Task instructions: Copy the material below word for word, keeping every line and its spacing unchanged.

Stored records:
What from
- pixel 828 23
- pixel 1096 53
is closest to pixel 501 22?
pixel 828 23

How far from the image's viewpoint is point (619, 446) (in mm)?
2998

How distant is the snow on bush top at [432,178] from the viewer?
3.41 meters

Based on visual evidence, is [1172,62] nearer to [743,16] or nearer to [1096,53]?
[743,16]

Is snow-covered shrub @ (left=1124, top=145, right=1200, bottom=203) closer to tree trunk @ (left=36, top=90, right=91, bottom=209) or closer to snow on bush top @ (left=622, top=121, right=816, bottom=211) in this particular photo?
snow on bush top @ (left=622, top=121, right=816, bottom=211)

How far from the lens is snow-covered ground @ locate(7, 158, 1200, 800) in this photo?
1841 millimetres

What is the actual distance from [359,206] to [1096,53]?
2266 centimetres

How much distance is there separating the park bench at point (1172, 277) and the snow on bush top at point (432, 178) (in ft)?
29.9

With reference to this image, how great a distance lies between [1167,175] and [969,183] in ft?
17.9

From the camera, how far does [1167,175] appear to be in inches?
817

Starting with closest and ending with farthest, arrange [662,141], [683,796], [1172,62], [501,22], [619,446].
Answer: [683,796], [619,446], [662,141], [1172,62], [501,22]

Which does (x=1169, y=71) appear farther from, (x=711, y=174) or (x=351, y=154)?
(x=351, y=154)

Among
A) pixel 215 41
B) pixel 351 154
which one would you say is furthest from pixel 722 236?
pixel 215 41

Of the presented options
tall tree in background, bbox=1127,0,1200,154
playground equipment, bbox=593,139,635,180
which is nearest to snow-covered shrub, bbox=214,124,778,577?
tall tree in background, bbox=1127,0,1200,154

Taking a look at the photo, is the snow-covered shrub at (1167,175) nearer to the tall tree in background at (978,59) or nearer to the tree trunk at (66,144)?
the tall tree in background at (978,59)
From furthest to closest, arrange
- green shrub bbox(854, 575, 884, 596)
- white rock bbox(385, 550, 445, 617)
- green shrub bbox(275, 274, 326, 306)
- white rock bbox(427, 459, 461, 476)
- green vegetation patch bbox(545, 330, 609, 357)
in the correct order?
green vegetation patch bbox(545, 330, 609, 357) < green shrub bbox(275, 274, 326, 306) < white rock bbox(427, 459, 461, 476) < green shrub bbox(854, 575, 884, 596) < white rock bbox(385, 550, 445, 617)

Output:
What from
- pixel 828 23
- pixel 1096 53
is closest to pixel 501 22?
pixel 828 23

How far from the image's viewpoint is point (619, 446) (in mm)?
2998

How distant is the snow on bush top at [432,178] from the viewer?
3.41 meters

Based on visual evidence, is [1172,62] nearer to [743,16] or nearer to [1096,53]?
[743,16]

Is snow-covered shrub @ (left=1124, top=145, right=1200, bottom=203) closer to tree trunk @ (left=36, top=90, right=91, bottom=209) or closer to snow on bush top @ (left=622, top=121, right=816, bottom=211) in this particular photo?
snow on bush top @ (left=622, top=121, right=816, bottom=211)

How far from the lens is snow-covered ground @ locate(7, 158, 1200, 800) in this photo?
1841 millimetres

What is the actual distance from [359,206] to [1096,53]?
2266 centimetres

How much distance is there separating the park bench at point (1172, 277) and the snow on bush top at point (432, 178) (in ft)?
29.9

With reference to this image, how great a distance lies between [1167,175] and [969,183] in ft?
17.9

From the camera, how far does [1167,175] appear to be in inches?
817

Starting with closest and ending with farthest, arrange [662,141], [683,796], [1172,62], [501,22], [619,446].
Answer: [683,796], [619,446], [662,141], [1172,62], [501,22]

Which does (x=1169, y=71) appear farther from, (x=711, y=174) or (x=351, y=154)?
(x=351, y=154)

Among
A) pixel 215 41
B) pixel 351 154
which one would you say is furthest from pixel 722 236?
pixel 215 41

Of the presented options
tall tree in background, bbox=1127,0,1200,154
playground equipment, bbox=593,139,635,180
which is nearest to snow-covered shrub, bbox=214,124,778,577?
tall tree in background, bbox=1127,0,1200,154

Taking a look at the photo, is the snow-covered shrub at (1167,175) nearer to the tall tree in background at (978,59) or nearer to the tree trunk at (66,144)?
the tall tree in background at (978,59)
From furthest to closest, arrange
- green shrub bbox(854, 575, 884, 596)
- white rock bbox(385, 550, 445, 617)
- green shrub bbox(275, 274, 326, 306)
- white rock bbox(427, 459, 461, 476)
- green vegetation patch bbox(545, 330, 609, 357)
in the correct order?
green vegetation patch bbox(545, 330, 609, 357) < green shrub bbox(275, 274, 326, 306) < white rock bbox(427, 459, 461, 476) < green shrub bbox(854, 575, 884, 596) < white rock bbox(385, 550, 445, 617)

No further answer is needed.